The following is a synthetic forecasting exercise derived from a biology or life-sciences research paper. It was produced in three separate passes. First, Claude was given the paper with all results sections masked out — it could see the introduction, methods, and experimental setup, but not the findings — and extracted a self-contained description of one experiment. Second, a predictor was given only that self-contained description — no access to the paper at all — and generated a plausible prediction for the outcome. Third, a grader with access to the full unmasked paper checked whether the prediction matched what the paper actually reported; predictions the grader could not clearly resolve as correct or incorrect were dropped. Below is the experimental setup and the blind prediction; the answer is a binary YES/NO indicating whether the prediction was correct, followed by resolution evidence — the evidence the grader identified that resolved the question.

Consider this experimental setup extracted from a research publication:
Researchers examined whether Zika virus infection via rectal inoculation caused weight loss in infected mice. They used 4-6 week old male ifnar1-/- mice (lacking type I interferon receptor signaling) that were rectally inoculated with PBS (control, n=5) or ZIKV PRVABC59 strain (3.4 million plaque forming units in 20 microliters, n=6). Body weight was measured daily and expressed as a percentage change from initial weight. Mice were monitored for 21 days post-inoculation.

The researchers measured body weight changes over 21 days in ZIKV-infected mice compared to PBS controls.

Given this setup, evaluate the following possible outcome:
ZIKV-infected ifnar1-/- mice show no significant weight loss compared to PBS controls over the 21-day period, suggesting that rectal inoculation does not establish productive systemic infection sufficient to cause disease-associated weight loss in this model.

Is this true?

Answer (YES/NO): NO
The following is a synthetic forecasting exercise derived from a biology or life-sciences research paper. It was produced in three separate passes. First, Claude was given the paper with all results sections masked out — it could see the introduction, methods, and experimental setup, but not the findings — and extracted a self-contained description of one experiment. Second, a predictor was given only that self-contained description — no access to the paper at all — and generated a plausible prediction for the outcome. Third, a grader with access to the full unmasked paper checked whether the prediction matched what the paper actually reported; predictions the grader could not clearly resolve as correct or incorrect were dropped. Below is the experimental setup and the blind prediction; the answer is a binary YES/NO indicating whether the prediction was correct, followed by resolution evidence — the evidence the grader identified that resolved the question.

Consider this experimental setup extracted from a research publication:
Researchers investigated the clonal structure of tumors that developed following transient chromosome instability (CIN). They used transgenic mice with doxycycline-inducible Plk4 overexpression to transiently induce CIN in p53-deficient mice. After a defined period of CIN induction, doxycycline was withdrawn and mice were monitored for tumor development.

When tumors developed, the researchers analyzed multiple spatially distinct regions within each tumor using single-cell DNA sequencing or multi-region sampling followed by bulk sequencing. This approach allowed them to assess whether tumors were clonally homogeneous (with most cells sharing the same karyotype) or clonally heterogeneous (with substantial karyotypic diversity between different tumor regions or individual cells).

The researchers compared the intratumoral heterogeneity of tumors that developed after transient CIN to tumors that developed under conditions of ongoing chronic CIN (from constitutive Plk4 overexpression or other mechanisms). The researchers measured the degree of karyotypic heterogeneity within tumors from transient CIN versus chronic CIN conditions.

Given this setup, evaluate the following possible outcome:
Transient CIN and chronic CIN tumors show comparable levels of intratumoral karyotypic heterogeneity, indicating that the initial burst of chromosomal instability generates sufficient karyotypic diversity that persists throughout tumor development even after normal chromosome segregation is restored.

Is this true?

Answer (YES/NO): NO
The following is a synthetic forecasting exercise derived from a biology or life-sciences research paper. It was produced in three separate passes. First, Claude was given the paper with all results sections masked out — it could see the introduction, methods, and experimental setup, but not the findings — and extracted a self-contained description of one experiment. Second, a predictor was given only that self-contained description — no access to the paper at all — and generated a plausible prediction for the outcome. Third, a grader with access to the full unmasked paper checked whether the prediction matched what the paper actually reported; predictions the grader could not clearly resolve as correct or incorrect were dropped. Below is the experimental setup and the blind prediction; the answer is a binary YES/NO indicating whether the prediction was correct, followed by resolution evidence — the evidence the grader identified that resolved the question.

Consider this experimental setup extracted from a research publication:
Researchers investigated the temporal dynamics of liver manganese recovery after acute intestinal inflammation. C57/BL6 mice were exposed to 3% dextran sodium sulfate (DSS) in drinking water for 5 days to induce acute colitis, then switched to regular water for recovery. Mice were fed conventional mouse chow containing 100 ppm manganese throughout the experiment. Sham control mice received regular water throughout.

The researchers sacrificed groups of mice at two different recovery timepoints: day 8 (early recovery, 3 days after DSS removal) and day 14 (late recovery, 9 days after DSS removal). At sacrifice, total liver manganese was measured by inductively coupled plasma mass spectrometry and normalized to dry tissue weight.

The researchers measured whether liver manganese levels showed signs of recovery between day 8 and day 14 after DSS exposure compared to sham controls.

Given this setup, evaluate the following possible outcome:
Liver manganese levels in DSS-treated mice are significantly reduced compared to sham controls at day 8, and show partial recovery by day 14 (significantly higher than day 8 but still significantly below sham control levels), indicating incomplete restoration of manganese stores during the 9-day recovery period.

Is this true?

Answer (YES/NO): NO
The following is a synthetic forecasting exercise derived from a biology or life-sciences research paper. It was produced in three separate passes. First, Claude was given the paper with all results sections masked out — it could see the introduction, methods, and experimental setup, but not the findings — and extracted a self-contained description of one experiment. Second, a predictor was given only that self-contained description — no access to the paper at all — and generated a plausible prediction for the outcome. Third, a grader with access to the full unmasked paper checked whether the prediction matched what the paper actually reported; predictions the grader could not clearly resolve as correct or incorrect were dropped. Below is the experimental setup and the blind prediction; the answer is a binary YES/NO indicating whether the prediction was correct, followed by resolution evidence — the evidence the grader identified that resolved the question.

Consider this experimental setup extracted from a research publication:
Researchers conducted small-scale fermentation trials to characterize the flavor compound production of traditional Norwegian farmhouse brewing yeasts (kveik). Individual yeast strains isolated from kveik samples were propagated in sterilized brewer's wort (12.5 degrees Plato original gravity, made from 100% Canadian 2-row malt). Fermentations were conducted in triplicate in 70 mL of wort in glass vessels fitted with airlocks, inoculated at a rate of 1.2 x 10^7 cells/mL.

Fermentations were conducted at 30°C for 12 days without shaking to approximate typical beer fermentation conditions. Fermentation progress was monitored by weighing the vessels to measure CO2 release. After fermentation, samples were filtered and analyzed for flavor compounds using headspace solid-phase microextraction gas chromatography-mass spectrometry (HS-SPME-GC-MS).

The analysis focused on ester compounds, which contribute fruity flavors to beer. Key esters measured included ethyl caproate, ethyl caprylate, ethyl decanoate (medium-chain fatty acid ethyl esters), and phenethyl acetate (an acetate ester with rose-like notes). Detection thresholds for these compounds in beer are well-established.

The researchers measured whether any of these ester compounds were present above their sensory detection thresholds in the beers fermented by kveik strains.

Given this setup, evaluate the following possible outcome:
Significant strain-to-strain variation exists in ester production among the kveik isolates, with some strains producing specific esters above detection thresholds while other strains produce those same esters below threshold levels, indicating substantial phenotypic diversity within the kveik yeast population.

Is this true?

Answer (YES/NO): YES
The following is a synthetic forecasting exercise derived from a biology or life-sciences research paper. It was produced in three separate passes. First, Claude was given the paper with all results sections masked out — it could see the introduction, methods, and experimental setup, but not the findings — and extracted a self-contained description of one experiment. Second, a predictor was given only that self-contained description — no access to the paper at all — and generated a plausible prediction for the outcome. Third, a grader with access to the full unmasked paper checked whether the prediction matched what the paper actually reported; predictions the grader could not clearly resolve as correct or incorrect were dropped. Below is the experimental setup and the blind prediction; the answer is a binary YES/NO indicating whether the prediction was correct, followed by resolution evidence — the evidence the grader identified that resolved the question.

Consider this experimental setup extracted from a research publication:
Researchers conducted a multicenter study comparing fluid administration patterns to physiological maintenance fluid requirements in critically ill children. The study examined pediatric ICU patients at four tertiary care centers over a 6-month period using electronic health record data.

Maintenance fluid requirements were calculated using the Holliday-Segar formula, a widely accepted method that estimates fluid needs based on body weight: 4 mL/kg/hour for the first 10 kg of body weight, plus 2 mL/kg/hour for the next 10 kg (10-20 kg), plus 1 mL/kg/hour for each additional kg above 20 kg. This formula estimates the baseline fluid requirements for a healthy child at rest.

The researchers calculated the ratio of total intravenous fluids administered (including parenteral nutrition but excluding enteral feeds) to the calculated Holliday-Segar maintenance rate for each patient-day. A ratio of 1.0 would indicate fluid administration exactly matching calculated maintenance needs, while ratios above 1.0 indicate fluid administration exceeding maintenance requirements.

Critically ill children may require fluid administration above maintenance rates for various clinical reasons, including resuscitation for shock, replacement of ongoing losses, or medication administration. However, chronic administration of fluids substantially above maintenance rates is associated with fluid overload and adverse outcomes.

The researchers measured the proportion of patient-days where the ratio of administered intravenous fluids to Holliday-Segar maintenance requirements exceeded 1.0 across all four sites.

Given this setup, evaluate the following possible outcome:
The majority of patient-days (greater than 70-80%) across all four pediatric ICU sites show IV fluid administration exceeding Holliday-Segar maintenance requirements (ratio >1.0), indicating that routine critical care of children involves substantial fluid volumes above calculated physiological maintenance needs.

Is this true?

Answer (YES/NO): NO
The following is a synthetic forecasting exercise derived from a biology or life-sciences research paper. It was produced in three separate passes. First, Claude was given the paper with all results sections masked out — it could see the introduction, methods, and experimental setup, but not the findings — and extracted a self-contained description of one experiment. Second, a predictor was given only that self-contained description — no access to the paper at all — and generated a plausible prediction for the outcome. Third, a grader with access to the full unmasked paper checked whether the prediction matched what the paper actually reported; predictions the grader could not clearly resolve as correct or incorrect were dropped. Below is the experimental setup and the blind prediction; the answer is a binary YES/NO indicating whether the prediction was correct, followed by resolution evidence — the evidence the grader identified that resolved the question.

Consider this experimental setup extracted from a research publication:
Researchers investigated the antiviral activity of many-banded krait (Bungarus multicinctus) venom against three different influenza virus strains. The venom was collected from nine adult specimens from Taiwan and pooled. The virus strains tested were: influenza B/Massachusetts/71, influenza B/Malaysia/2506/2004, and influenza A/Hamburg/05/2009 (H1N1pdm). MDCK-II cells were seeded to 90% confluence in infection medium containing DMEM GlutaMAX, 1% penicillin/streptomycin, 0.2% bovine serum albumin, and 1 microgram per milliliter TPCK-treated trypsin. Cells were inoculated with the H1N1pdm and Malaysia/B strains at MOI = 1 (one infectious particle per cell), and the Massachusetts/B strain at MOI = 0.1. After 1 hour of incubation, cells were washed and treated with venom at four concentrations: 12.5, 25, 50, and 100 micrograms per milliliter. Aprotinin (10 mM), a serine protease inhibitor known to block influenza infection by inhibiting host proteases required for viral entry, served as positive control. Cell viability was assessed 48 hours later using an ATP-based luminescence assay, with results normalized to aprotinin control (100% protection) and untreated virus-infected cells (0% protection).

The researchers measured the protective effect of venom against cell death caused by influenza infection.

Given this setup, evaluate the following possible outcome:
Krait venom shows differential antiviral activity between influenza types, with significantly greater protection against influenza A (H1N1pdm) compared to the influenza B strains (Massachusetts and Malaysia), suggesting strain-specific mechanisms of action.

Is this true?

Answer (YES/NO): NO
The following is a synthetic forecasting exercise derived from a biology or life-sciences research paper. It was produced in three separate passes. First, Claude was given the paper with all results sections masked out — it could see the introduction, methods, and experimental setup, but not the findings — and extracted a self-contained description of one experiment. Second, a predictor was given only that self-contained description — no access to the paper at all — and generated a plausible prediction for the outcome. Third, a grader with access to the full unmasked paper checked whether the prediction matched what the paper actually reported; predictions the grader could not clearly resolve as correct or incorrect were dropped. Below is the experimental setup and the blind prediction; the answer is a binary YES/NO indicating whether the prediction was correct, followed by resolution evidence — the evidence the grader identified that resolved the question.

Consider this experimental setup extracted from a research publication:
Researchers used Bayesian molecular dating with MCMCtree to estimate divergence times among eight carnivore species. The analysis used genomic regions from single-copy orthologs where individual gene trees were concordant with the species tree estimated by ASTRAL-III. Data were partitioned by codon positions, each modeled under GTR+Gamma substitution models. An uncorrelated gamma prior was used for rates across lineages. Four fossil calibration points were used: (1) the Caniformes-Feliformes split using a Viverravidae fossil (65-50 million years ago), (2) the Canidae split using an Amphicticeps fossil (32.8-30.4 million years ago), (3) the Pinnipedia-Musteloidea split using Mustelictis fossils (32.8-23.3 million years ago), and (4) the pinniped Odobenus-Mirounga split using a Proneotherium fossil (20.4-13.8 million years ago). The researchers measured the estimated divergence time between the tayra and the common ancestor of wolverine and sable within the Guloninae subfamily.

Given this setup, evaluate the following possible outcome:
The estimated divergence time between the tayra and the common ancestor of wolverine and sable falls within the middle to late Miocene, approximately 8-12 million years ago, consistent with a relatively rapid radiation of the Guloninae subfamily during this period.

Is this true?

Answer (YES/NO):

> Problem details:
In the lines above, spot each one that contains the word "these" and copy it.

> Task response:
The analysis focused on ester compounds, which contribute fruity flavors to beer. Key esters measured included ethyl caproate, ethyl caprylate, ethyl decanoate (medium-chain fatty acid ethyl esters), and phenethyl acetate (an acetate ester with rose-like notes). Detection thresholds for these compounds in beer are well-established.
The researchers measured whether any of these ester compounds were present above their sensory detection thresholds in the beers fermented by kveik strains.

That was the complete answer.